Automotive tariffs in the United States have had an almost instant global impact – with car makers including British brand Jaguar Land Rover ‘pausing’ shipments amid the chaos.
The 25 per cent automotive tariffs on all cars brought into the US came into effect at midnight on 3 April 2025.
They’re in addition to so-called ‘reciprocal tariffs’ applied to specific countries’ goods coming into the United States.
For Jaguar Land Rover (JLR) – which has been owned by Indian giant Tata since 2008 – that means a 10 per cent tariff on top of the automotive 25 per cent whack on cars it manufactures in the United Kingdom (UK).

It also builds cars in Brazil – subject to a 10 per cent tariff – as well as Austria and Slovakia, included in 20 per cent tariffs applied to all countries in the European Union.
“The USA is an important market for JLR’s luxury brands,” the car maker said in a statement.
“As we work to address the new trading terms with our business partners, we are enacting our short-term actions, including a shipment paid in April, as we develop our mid- to longer-term plans.”
While BMW, Mercedes-Benz and Audi have factories in the US, JLR’s only facility in North America is a Research centre in Portland, Oregon.

Its other factories include China, which supplies the Chinese market and would be subject to a 34 per cent tariff on top of the 25 per cent if they were shipped to the US – as well as an assembly plant in India.
India has a 27 per cent ‘reciprocal tariff’ in addition to the automotive tariff for imports into the US.
Around 20 per cent of JLR’s global annual sales are in North America – with the brand posting a 94 per cent year-on-year increase in 2024 selling 94,994 vehicles there.
Yet given it’s s a low-volume car maker – selling a relatively small 431,733 vehicles globally last year – the cost of setting up manufacturing in the US may not make as much sense as brands such as Toyota, which sell more than 10 million vehicles each year.

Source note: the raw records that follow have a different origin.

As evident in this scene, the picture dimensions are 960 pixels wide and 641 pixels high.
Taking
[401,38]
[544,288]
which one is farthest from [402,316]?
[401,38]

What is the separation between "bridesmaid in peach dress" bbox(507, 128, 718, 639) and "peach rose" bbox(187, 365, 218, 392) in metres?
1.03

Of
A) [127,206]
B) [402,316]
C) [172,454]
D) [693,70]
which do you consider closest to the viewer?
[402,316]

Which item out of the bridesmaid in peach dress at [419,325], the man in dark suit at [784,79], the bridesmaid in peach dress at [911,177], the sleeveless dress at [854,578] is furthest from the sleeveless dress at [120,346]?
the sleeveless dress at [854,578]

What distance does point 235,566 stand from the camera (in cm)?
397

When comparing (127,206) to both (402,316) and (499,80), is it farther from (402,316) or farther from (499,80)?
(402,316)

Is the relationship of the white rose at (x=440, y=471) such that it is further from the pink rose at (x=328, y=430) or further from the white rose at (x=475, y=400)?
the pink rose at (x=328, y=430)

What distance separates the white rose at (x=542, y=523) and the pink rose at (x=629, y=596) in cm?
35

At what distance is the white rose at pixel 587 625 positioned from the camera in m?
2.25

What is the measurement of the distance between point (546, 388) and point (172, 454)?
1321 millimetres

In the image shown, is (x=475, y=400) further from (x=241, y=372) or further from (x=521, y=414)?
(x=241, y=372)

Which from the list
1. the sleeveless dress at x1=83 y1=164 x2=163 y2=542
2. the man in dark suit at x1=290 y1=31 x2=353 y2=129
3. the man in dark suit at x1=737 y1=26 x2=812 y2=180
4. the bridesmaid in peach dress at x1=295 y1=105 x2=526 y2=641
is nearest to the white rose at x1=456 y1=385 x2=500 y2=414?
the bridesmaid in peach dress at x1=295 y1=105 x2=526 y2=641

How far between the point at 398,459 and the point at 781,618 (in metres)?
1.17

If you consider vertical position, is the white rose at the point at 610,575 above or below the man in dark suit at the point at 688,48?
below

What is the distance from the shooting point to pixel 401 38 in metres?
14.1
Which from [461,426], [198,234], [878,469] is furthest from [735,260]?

The Jaguar brand is also in the midst of its most significant transformation since it changed from SS Cars to officially become ‘Jaguar’ in 1945.
The rejuvenated Jaguar plans produce even fewer cars, at higher prices and greater profit per vehicle, aiming to become an upmarket rival to brands such as Bentley and Porsche.
Audi, too, is in the midst of refreshing its line-up after slow sales globally – and is also looking to push further upmarket – but has also stopped shopping Mexican-made models to customers due to the new tariffs.
Mexico was not given any additional tariffs on 3 April, but Mexican-made cars are still subject to the 25 per cent automotive tariffs despite a Free Trade Agreement (FTA) it has with the US.

Audi builds the Q5 SUV – its most popular model in the US – at the San Jose Chiapa plant in Mexico, where 144,223 cars were made in 2024.
While some Mexican-made cars get a break from the tariffs if they use enough US-made parts, the Q5 does not qualify for any concessions.
Steps by other car makers include iconic US brand Chrysler pausing its Canada production, where it builds the Pacifica/Voyager people-mover -the only model it currently offers in US new-car showrooms.
In response to the tariffs, Chrysler’s parent company Stellantis also furloughed 1000 workers in the US, including factories in Michigan and Indiana.

Nissan-owned luxury brand Infiniti has paused Mexico production of its QX50 and QX55 SUVs for US showrooms, manufactured alongside the Mercedes-Benz GLB at the joint-venture factory, too.
The future of the factory – and the Infiniti models it builds – is now in doubt, but the GLB may become a US-made vehicle instead with Mercedes-Benz looking to ramp up production in US factories, including its Alabama plant.
Impacts on Australian showrooms are yet to be understood, with the value of the Australian dollar – falling drastically upon the Australian Stock Exchange (ASX) opening 7 April 2025 – expected to heavily influence new-car prices.